Definition
An aircraft system that automatically controls the flight path of an airplane by adjusting the flight controls to hold or capture a selected attitude, heading, altitude, vertical speed, or navigation course. Autopilots range from simple wing-levelers (single-axis) to two-axis systems that also control pitch, and three-axis systems that add yaw control. Modern autopilots typically integrate with the aircraft's navigation and flight director systems and require pilot supervision at all times.
Plain English
A system that flies the airplane for you when you set it up correctly. You tell it what heading, altitude, or course to hold, and it moves the controls to keep the airplane doing that — but the pilot still has to monitor it and stays responsible for the flight.
Context Anchor
You encounter this term when studying onboard equipment, cockpit automation, and pilot responsibility for monitoring automated systems.
Derivation
From 'auto' (Greek 'autos', meaning 'self') and 'pilot' (one who steers an aircraft or ship).
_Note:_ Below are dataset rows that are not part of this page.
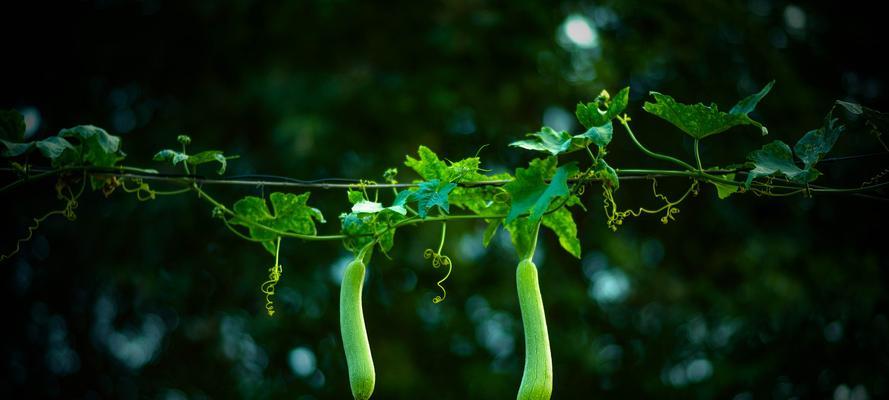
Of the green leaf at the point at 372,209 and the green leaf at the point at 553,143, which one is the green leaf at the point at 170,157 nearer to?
the green leaf at the point at 372,209

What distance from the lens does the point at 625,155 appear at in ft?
17.6

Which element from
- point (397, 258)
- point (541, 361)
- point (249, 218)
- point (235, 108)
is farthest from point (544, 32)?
point (541, 361)

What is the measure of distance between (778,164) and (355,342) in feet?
2.95

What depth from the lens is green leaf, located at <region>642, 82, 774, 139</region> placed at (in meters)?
1.56

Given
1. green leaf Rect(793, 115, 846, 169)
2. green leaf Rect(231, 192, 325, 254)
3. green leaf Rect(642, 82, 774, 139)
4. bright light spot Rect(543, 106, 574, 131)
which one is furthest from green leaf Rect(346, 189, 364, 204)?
bright light spot Rect(543, 106, 574, 131)

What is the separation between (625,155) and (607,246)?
2.04 feet

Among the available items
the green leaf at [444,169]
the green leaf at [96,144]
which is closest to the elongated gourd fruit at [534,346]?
the green leaf at [444,169]

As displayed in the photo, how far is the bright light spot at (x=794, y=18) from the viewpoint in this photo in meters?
5.69

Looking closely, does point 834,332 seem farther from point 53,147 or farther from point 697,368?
point 53,147

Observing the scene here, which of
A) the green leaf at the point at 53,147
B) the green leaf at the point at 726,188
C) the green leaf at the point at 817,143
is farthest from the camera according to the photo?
the green leaf at the point at 53,147

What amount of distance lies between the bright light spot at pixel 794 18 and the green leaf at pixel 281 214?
4745mm

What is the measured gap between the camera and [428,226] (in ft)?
16.5

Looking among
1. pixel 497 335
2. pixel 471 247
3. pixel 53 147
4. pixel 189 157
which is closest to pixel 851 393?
pixel 497 335

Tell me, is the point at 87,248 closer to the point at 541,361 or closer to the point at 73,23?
the point at 73,23
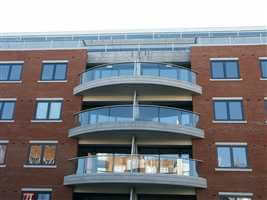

Literally 'self-pilot' — a system that steers the aircraft on its own.
Why Pilots Care
Reduces pilot workload on long flights, lowers fatigue, and frees attention for navigation, systems monitoring, and decision making.
Analogy
An autopilot system is like cruise control with steering help: it can follow selected instructions, but it cannot decide whether those instructions are safe or correct.
Intuition Check
Do not assume “autopilot” means the aircraft is flying itself independently. It means a system is carrying out selected control tasks while the pilot stays in charge.
Example Sentence 1
After leveling off at cruise altitude, the pilot engaged the autopilot system to hold heading and altitude while reviewing the approach plate.
Example Sentence 2
The crew planned to disconnect the autopilot system before the final approach so the pilot could hand-fly the landing.